Queues every current document for re-mirroring. Unchanged documents are skipped cheaply, so it is safe to run repeatedly. Returns { "connection_id": "...", "enqueued": <n> }. The sync must already be configured (a parent page designated) or the call returns a 400.

Unsync (stop mirroring, keep the Notion pages)

code
POST /notion-sync/:id/unsync

Disables the sync and clears the page-mapping ledger so a later reconfigure starts clean. Your existing Notion pages are left in place — their data is preserved; this only stops future syncing. Returns { "connection_id": "...", "disabled": true, "mappings_cleared": <n> }. To remove the connection entirely, use DELETE /connections/:id (see Connecting data sources).

Via MCP

MCP clients see the Notion sync as three read-only resources. The writes (configure / backfill / unsync) are not on MCP by design — configuring where a workspace exports its knowledge base is workspace configuration, the same posture as connecting and disconnecting a data source. A human performs those from the console or your app calls the REST endpoints.

ResourceWhat it returns
notion_sync://<id>The sync config + mirrored-document count.
notion_sync://<id>/statusThe live status: enabled, provisioned, provisioning state, mirrored count, recent-activity summary.
notion_sync://<id>/sendsThe recent per-document sync ledger (newest-first) + an hourly summary.
notion_sync://<id>/pagesThe Notion pages the integration can access (the parent-page picker).

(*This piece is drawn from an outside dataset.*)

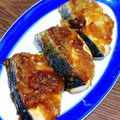 にーにやー's cooksnap of when they made ぶりの大根おろしタレ焼き♪.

The notion_sync:// reads require the notion_sync:read scope.

Limits and notes

  • Notion rate limit. Notion caps an integration at roughly 3 requests/second per workspace. The sync throttles its own request rate to stay under that ceiling; genuine rate-limit responses that slip through are retried with backoff. In practice this means a large backfill drains steadily rather than all at once.
  • Large documents are chunked. Notion accepts at most 100 blocks per write, so a long document is appended in chunks. Over-long text runs are truncated to Notion's per-block limit rather than failing the whole document.
  • Human edits are respected under drift_policy: preserve. If someone edits the mirrored page in Notion after the last sync, a preserve policy keeps their edit and records the skip as drift_preserved; only an overwrite policy re-writes the page from Amdahl. The sync recognizes its own writes, so its own re-sync is never mistaken for a human edit.
  • Content-unchanged syncs are free. A re-sync of a document whose content has not changed is skipped without touching Notion (unchanged_hash).
  • One sync target per workspace. The Notion sync is single-instance — one outbound Notion connection per workspace.
  • If Notion access is revoked, the connection flips to a needs-reauthorization state and syncing pauses; reconnect to resume (see Connection health and statuses).